In August 1999, India released the Draft Report of its National Security Advisory Board on India’s Nuclear Doctrine. It provides that India will develop and maintain a triad of air, land and sea nuclear forces, but would not be the first to initiate a nuclear strike. Pakistan will no doubt also build up its nuclear weapons arsenal, but it does not have a no-first-use policy.

Perhaps the most dangerous developments in regard to nuclear weapons are the U.S. plans for theatre and national missile defense. China and Russia oppose the U.S. plans and sponsored Resolution 54/54A in the General Assembly last fall, which called for full and strict compliance with the 1972 Anti–Ballistic Missile Treaty (ABM Treaty). Russia has repeatedly warned that any undermining of that Treaty could lead to the collapse of the entire system of international arms control agreements.

* Data records
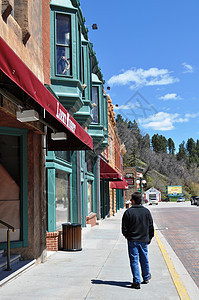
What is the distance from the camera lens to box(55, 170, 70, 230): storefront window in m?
11.9

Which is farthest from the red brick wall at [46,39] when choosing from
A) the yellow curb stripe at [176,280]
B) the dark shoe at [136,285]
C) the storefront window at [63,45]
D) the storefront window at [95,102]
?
the storefront window at [95,102]

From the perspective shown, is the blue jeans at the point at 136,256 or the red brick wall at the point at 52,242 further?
the red brick wall at the point at 52,242

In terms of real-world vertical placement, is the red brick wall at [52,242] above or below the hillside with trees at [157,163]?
below

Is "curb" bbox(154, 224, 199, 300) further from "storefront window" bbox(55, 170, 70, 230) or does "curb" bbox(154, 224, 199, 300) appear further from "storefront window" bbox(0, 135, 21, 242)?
"storefront window" bbox(0, 135, 21, 242)

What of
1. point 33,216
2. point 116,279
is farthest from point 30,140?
point 116,279

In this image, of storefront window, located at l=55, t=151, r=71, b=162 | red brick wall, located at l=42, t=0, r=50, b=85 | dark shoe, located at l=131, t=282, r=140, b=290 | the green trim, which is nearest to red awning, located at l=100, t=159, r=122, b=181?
storefront window, located at l=55, t=151, r=71, b=162

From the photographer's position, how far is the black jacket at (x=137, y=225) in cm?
650

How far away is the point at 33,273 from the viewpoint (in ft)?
25.5

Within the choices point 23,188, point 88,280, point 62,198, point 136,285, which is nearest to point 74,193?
point 62,198

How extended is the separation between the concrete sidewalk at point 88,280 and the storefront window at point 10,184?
47.0 inches

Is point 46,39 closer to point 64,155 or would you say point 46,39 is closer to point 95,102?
point 64,155

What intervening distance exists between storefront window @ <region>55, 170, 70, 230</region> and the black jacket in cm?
530

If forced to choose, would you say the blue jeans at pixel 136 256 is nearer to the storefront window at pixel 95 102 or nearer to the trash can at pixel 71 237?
the trash can at pixel 71 237

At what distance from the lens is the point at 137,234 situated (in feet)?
21.3
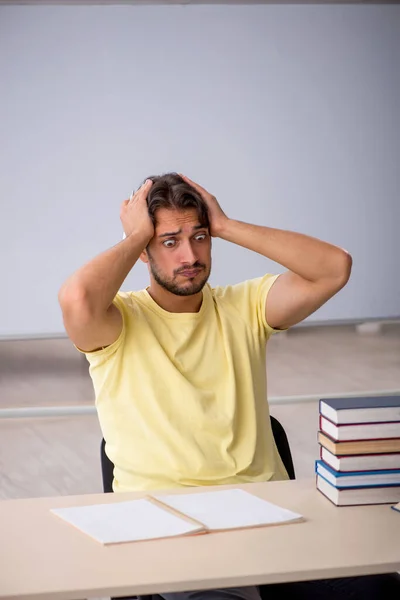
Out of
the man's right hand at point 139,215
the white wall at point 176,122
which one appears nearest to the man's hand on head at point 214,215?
the man's right hand at point 139,215

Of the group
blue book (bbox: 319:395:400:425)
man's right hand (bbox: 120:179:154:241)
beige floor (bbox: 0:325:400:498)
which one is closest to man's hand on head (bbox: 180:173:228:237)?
man's right hand (bbox: 120:179:154:241)

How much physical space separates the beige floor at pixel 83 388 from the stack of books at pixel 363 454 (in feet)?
7.50

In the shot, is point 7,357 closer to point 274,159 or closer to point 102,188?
point 102,188

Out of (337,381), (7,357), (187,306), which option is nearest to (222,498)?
(187,306)

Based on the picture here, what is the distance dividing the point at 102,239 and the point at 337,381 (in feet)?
6.16

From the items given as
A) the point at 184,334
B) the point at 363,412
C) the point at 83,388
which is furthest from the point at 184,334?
the point at 83,388

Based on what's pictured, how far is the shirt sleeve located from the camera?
7.44ft

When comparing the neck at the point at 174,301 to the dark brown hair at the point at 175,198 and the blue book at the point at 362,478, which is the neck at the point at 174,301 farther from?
the blue book at the point at 362,478

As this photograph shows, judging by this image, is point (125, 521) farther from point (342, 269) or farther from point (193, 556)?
point (342, 269)

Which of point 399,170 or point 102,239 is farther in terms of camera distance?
point 399,170

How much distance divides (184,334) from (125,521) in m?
0.66

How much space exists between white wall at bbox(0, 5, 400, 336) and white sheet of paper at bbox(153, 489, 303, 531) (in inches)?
183

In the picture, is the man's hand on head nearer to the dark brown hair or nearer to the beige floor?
the dark brown hair

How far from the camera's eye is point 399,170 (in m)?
7.08
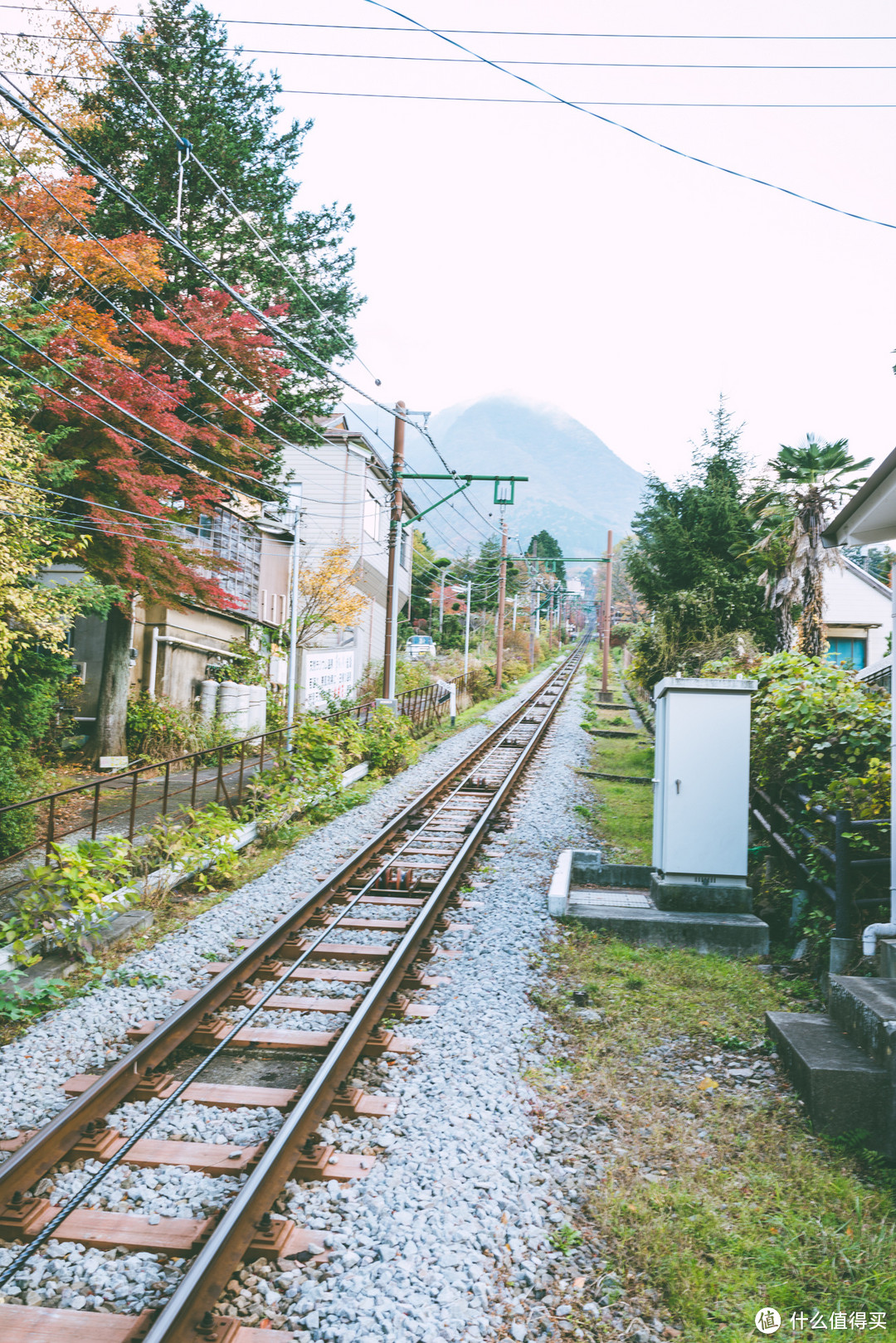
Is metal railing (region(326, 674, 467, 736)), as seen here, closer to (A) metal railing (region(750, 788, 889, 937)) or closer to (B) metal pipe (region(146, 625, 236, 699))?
(B) metal pipe (region(146, 625, 236, 699))

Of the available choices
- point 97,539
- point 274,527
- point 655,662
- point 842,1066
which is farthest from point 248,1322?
point 274,527

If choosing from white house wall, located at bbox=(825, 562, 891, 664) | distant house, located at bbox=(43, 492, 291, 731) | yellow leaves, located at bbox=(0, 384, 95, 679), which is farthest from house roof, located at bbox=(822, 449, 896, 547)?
white house wall, located at bbox=(825, 562, 891, 664)

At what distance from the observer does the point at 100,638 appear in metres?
19.3

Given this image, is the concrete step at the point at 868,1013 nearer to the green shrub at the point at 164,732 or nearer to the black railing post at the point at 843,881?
the black railing post at the point at 843,881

* Actions to take
1. Answer these questions using the nuclear weapons text:
(a) In what month and year did India release the Draft Report of its National Security Advisory Board?
(b) Which two countries sponsored Resolution 54/54A?
(c) Which treaty did that resolution call for full and strict compliance with?
2. Rewrite the rows starting with the line containing "Given this image, is" and going on through the end of the rows. Replace "concrete step" with "stone step" and leave everything else unchanged.
The text and the rows were taken from separate sources.

* Exercise responses
1.
(a) August 1999
(b) China and Russia
(c) The 1972 Anti–Ballistic Missile Treaty (ABM Treaty)

2.
Given this image, is the stone step at the point at 868,1013 nearer to the green shrub at the point at 164,732 or nearer to the black railing post at the point at 843,881?
the black railing post at the point at 843,881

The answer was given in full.